Winklevoss Twins Paid 2.5x Share Price to Revive Gemini

▼ Summary
– Gemini Space Station’s stock surged over 20% in premarket trading after the Winklevoss Capital Fund bought $100 million of stock at $14 per share, well above the previous close of $5.26.
– The Winklevoss twins’ family vehicle paid for the $100 million private placement entirely in bitcoin, transferring about 1,258 BTC to Gemini’s balance sheet.
– Gemini reported Q1 revenue of $50.3 million, up 42% year-on-year, and a smaller-than-expected loss of 93 cents per share, beating FactSet consensus estimates.
– The founders’ placement signals belief that the stock is undervalued, with Tyler Winklevoss stating the market has “significantly undervalued Gemini” and the company aims to evolve into a markets company.
– Gemini’s stock has traded well below its September 2025 IPO price of $28, closing at $5.26 on Thursday, following significant losses of $159 million in 2024 and $283 million in the first half of 2025.
The Winklevoss twins have injected $100 million of their own capital into Gemini Space Station at a price more than double the company’s current market value, a clear signal that the founders believe the crypto exchange is deeply undervalued. Shares surged over 20% in premarket trading Friday after the move was announced alongside a narrower-than-expected first-quarter loss.
Winklevoss Capital Fund, the family investment vehicle of co-founders Tyler and Cameron Winklevoss, closed a private placement on Thursday for 7,142,857 Class A shares at $14 each. That price is more than 2.5 times Gemini’s Nasdaq close of $5.26 the day before.
The market responded exactly as the founders likely hoped. Gemini’s stock jumped more than 20% in premarket trading Friday, bolstered by a Q1 earnings report that beat analyst expectations on both revenue and loss.
Revenue reached $50.3 million, up 42% year over year and ahead of the $47.9 million FactSet consensus. The loss came in at 93 cents per share, better than the expected $1.03. While both figures remain firmly in loss territory for a public exchange, they were the right kind of numbers to accompany a public vote of confidence from the company’s creators.
The financing structure itself is notable. Winklevoss Capital paid the entire $100 million in bitcoin, transferring roughly 1,258 BTC onto Gemini’s balance sheet at the agreed valuation.

- Your tasks
A) According to the article on the Winklevoss investment in Gemini, how many Class A shares did Winklevoss Capital Fund buy in the private placement?
B) Rewrite the Gemini article between "Revenue reached $50.3" and "the agreed valuation.", inclusive, replacing "vote of confidence" with "show of confidence".

- Stored data
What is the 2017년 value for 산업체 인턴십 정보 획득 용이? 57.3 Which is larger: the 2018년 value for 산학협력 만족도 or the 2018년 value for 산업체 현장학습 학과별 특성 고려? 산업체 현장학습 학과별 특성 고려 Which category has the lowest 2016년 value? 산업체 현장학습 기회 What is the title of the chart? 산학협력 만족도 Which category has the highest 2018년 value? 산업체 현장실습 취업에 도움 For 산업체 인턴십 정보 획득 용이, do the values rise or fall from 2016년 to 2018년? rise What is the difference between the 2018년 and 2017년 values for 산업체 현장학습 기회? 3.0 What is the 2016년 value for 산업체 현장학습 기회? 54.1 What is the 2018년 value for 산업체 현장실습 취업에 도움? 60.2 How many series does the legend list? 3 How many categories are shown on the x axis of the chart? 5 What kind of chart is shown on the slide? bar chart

- Results
A) 7,142,857 Class A shares, at $14 each.

B)
Revenue reached $50.3 million, up 42% year over year and ahead of the $47.9 million FactSet consensus. The loss came in at 93 cents per share, better than the expected $1.03. While both figures remain firmly in loss territory for a public exchange, they were the right kind of numbers to accompany a public show of confidence from the company’s creators.
The financing structure itself is notable. Winklevoss Capital paid the entire $100 million in bitcoin, transferring roughly 1,258 BTC onto Gemini’s balance sheet at the agreed valuation.